Medical Malpractice Litigation for Pets?

People spend millions of dollars a year on their pets and a major portion of that is vet bills. A study showed over $15 billion was spent on veterinary bills in 2016. Currently, pet owners spend more than $18 billion a year on pet healthcare. Some people feel their pets are a member of the family, just as a child would be. This seems especially true when the person has no children. Additionally, many studies have been done which point to distinct health benefits pet owners receive from the relationships they have with their pets. There have been important advances in veterinary care and services in recent years which may account for an almost 4 percent increase in pet spending from 2015. Pets have become a large part of American culture and the court system is beginning to realize that.

Traditionally, pets have been looked at as property. Recent court decisions have made major changes in that tradition, however. New York, Texas and Maryland courts have make landmark decisions in medical malpractice involving pets and their vets. Divorce court also sees a few pet custody cases. Instead of considering only who bought the pet or took most care of it, judges consider the best needs of the pet, just as they would in a child custody case in family court. There have been more than 25 state judges to manage financial trusts set up in pet’s names. It is clear the laws are changing when it comes to pets.

With so much more emphasis on pet’s owners as parents of a sort, the courts are seeing more cases of pet medical malpractice. For instance, a pet owner may admit their dog to a vet for dental surgery, being spayed or neutered, or a broken bone. It is possible for something to go wrong and the animal lose its life in the process. What if the vet was at fault? If there is proof some form of negligence occurred on the vet’s behalf that caused the dog to die, the owner could possibly receive remuneration for not only the cost of the dog and vet services, but also pain and suffering and other nonfinancial claims.

Some of these laws have been in existence for a while, but rarely used. California and Kentucky courts have awarded grieving pet parents damages for loss of companionship and emotional distress since 1997. Not all judges were so inclined, however. The result was a lot of cases where pets were treated like used cars and given a depreciated value of even less than the owner paid for them. It is cases like that which pushed pet owners to demand different treatment in courts.

California has, so far, doled out the largest damages to a pet owner in a legal dispute. Marc Bluestone was awarded almost $40,000 by an Orange County, California jury for the misdiagnosis of liver troubles of his dog Shane. He was awarded $30,000 for Shane’s unique value to him and $9000 for vet bills. While more and more pet owners are exercising their right to take negligent veterinarians to court, the rewards are much smaller than human medical malpractice.

▸ **TO DO**:
A - According to the article on pet medical malpractice, how much was Marc Bluestone awarded for his dog Shane's unique value to him?
B - Decide whether each statement agrees with the article on pet medical malpractice. Answer yes or no for each, and quote the words from the article that settle it.
(i) California and Kentucky courts have awarded damages for loss of companionship and emotional distress since 1997.
(ii) Pet spending rose almost 10 percent from 2015.
(iii) Awards in pet malpractice cases are larger than those in human medical malpractice.

Scene geometry reasoning data:
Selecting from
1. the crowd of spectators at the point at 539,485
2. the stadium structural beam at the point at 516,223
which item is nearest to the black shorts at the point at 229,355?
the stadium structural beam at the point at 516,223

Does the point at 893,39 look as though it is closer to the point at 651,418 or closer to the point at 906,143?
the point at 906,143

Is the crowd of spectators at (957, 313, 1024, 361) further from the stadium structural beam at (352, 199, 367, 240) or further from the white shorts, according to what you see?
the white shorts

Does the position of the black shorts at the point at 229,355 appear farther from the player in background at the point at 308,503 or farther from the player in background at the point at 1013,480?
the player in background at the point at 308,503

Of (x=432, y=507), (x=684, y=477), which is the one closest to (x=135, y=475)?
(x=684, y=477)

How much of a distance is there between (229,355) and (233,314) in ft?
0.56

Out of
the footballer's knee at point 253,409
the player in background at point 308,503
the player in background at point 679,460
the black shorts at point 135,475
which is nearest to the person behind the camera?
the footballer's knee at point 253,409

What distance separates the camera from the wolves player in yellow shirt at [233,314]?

==

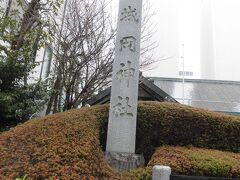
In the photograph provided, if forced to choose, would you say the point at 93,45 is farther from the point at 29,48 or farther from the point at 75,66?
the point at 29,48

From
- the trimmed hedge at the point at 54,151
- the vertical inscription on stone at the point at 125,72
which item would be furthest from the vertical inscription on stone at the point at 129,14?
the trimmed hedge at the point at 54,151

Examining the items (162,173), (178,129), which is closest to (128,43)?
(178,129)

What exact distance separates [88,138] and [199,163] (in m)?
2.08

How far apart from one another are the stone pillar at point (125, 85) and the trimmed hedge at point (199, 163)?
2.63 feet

▸ **ANSWERS TO THE TASKS**:
A - $30,000

B -
(i) Yes: "California and Kentucky courts have awarded grieving pet parents damages for loss of companionship and emotional distress since 1997."
(ii) No: "an almost 4 percent increase in pet spending from 2015"
(iii) No: "the rewards are much smaller than human medical malpractice"